Running AlignMe on the Web Server
Jump to section on:
- Getting started
- Pairwise Sequence Alignment
- Visualize alignments in structure space
- Align Multiple Sequence Alignments (Hydropathy Profile Alignments)
- Examples of running on the AlignMe Web Server
Getting started
To access the AlignMe Web Server go to: https://www.bioinfo.mpg.de/AlignMe/
There are two major versions of AlignMe available for convenience via the two tabs on the web server. The two versions, described in full in separate sections below, are:
- Pair-wise alignments using two primary sequences as input
- Pair-wise alignment of two families of sequences as input, used to create hydropathy profile alignments.
Pairwise Sequence Alignment
The pair-wise alignments section of the AlignMe web server provides the most common type of alignment, in which two primary sequences are aligned using one of a range of different descriptors, depending on the problem at hand.
Alignment Inputs and Parameters
There are three required inputs for every pairwise AlignMe calculation:
- the first sequence (can be uploaded or pasted into the corresponding textbox)
- the second sequence (can be uploaded or pasted into the corresponding textbox)
- selection of an optimized parameter mode (or user-defined parameters)
The input sequences should be provided in fasta format.
The three above inputs can be combined to run AlignMe in a number of different modes.

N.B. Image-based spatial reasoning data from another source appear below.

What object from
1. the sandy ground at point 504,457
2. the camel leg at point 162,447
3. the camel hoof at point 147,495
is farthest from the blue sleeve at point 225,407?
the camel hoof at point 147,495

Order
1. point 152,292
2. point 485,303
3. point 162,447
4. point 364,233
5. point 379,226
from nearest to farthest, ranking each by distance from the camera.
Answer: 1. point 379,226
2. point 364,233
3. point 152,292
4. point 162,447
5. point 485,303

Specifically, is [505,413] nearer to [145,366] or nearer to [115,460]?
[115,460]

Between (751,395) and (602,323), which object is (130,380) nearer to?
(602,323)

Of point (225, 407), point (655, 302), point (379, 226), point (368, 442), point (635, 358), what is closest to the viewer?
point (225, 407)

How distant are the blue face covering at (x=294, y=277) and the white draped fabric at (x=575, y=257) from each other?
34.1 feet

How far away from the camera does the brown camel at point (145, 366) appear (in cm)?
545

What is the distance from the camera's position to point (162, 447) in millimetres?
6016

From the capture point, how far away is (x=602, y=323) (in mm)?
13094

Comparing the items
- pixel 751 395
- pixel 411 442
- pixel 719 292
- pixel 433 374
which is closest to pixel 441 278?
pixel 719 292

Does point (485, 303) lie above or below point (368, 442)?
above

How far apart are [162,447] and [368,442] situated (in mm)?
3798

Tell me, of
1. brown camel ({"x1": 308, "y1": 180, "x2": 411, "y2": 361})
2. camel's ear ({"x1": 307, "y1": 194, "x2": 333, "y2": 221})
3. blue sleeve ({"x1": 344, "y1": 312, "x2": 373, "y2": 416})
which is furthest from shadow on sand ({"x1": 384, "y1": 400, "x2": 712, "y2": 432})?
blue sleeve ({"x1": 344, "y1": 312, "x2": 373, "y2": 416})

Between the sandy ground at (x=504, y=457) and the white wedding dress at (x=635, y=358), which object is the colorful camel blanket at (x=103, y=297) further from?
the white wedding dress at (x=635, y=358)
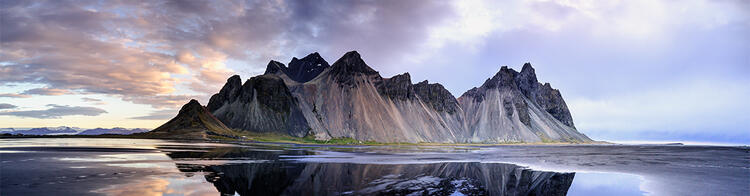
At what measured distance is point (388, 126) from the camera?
179125 millimetres

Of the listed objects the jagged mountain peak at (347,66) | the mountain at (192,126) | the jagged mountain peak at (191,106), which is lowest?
the mountain at (192,126)

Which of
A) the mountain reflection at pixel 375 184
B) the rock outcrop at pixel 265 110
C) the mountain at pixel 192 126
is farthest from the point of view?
the rock outcrop at pixel 265 110

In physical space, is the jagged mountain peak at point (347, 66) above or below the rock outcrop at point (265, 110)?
above

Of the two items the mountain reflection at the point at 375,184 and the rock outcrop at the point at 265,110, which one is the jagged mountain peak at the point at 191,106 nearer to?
the rock outcrop at the point at 265,110

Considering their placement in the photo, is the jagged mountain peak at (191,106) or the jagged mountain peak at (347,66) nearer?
the jagged mountain peak at (191,106)

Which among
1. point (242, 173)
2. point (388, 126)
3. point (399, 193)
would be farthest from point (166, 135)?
point (399, 193)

There are four modes with optimized parameters (including gap opening and extension parameters) that the user can choose:
- Fast: based on an amino acid substitution matrix (VTML) and hydrophobicity scale (HWvH)
- P Mode: based on a Position Specific Substitution Matrix (PSSM) which is generated during the AlignMe run
- PS Mode: based on a PSSM and secondary structure prediction which are both generated during the AlignMe run
- PST Mode: based on a PSSM, secondary structure prediction, and a transmembrane prediction all of which are generated during the AlignMe run.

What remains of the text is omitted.